Chef, food advocate and Food Policy Action co-founder Tom Colicchio said “Consumers should be trusted to decide their own food choices, but Senator Roberts apparently thinks Washington knows best. This is exactly the sort of crony capitalism that voters across the country are rejecting.” A petition for chefs is available here.

Even the New York Times called on the Senate to reject the DARK act.

There is enough resistance, at least in the Agriculture Committee, that a hearing on the bill originally scheduled for February 25 was postponed in a partisan conflict between those who support the industry's position and the other side which is listening more to the people and is concerned about state's rights.

Action Steps

GMO labeling is right now a very hot button issue in the Senate, for Connecticut's Legislature and in neighboring states, especially Massachusetts and New York. If it isn't stalled, legislative movement will be swift, with high priced lobbyists in the background trying to pull the right strings to thwart the people's will.  You need to stay informed in order to know when and how to act.  If you want to be up to date, sign on to relevant mailing lists. However, you can let your elected representatives know any time how you feel, that you want to know what is in your food.

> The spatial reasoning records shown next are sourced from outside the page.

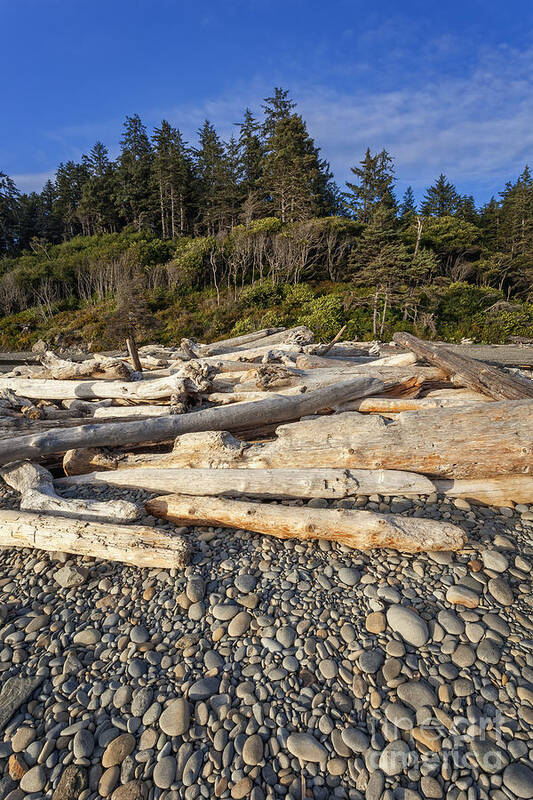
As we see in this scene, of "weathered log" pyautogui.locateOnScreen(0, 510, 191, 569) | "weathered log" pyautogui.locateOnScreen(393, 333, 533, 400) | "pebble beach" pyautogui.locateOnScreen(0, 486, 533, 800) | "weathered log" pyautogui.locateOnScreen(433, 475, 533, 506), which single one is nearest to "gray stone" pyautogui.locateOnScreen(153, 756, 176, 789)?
"pebble beach" pyautogui.locateOnScreen(0, 486, 533, 800)

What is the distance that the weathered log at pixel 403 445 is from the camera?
3.41 metres

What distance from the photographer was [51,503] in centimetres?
334

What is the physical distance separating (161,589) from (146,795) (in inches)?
44.9

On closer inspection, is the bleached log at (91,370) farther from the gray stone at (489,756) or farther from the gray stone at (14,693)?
the gray stone at (489,756)

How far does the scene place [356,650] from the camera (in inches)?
81.9

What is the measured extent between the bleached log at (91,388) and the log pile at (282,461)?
198mm

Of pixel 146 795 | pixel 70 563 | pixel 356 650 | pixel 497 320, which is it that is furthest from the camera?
pixel 497 320

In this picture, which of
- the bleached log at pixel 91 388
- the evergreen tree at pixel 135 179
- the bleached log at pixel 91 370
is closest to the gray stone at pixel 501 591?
the bleached log at pixel 91 388

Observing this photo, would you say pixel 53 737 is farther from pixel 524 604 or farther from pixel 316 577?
pixel 524 604

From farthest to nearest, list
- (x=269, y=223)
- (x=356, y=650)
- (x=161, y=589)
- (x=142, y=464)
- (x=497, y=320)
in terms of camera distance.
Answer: (x=269, y=223)
(x=497, y=320)
(x=142, y=464)
(x=161, y=589)
(x=356, y=650)

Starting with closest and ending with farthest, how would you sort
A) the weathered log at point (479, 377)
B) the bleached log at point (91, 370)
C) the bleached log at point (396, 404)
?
the weathered log at point (479, 377)
the bleached log at point (396, 404)
the bleached log at point (91, 370)

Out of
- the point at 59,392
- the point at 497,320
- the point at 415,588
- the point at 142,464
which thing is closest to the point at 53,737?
the point at 415,588

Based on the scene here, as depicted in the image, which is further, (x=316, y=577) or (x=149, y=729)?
(x=316, y=577)

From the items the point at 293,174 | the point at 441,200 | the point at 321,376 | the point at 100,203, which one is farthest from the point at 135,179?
the point at 321,376
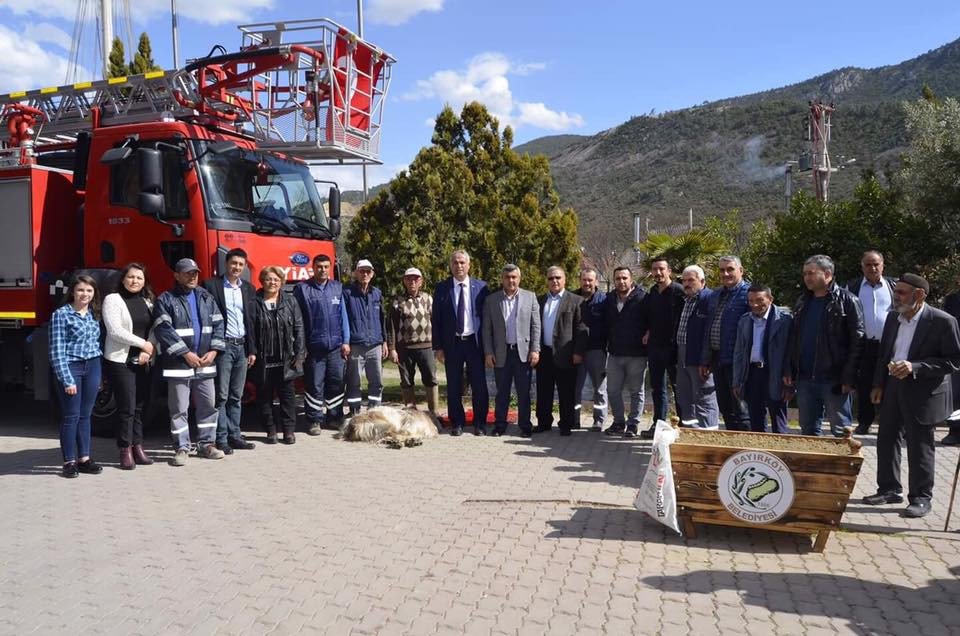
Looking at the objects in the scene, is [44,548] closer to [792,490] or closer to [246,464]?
[246,464]

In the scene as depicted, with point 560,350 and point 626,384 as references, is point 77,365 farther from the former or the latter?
point 626,384

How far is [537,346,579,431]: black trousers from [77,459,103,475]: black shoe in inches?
175

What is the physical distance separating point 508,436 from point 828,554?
4.05m

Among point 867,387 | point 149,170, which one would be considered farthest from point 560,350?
point 149,170

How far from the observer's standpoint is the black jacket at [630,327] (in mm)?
7809

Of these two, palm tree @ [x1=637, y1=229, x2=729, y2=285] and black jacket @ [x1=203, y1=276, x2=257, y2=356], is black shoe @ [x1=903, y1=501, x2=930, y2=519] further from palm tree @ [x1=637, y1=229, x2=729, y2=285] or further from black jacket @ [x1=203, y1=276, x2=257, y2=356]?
palm tree @ [x1=637, y1=229, x2=729, y2=285]

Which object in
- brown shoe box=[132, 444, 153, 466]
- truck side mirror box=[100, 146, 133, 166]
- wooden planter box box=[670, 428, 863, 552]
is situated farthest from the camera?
truck side mirror box=[100, 146, 133, 166]

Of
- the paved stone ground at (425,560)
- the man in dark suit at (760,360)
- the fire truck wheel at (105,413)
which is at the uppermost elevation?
the man in dark suit at (760,360)

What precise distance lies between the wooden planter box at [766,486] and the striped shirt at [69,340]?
4913 millimetres

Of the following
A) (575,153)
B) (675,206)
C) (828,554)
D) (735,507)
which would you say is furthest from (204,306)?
(575,153)

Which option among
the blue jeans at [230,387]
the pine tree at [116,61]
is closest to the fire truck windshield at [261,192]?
the blue jeans at [230,387]

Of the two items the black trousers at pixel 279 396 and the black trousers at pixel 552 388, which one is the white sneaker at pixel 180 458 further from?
the black trousers at pixel 552 388

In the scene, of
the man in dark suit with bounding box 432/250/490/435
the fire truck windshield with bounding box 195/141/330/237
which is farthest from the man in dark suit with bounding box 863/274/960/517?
the fire truck windshield with bounding box 195/141/330/237

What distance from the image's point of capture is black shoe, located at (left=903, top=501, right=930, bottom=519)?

You can send a letter to your Senators from this site. Sign up for email alerts from Citizens for GMO Labeling here. (Scroll down for state contacts. For the Northeast, go here.)

In Connecticut, sign on to CT NOFA's alerts and Gleanings newsletter here.

To help get Connecticut's trigger clause removed, tell your state representative and senator that you want GMO labeling soon.  HB 5300 has been introduced in the Children's Committee to do just that.  If you can, attend the hearing on March 3 to show support.  Here is the schedule for events at the Legislative Office Building:
11:00 1B Press Conference
11:30 2B Hearing begins
11:30 Atrium Ice Cream etc.  (Ben & Jerry's is supplying the ice cream again and we're hoping Jerry will be able to come as well.

Whether you can attend or not, you can easily submit written testimony electronically by Thursday morning.  Find out more here. Many things relating to GMOs, herbicides and labeling have changed in the past three years.

Only with continued activism will we regain the control of our food system to help create a healthy future. Speak up today!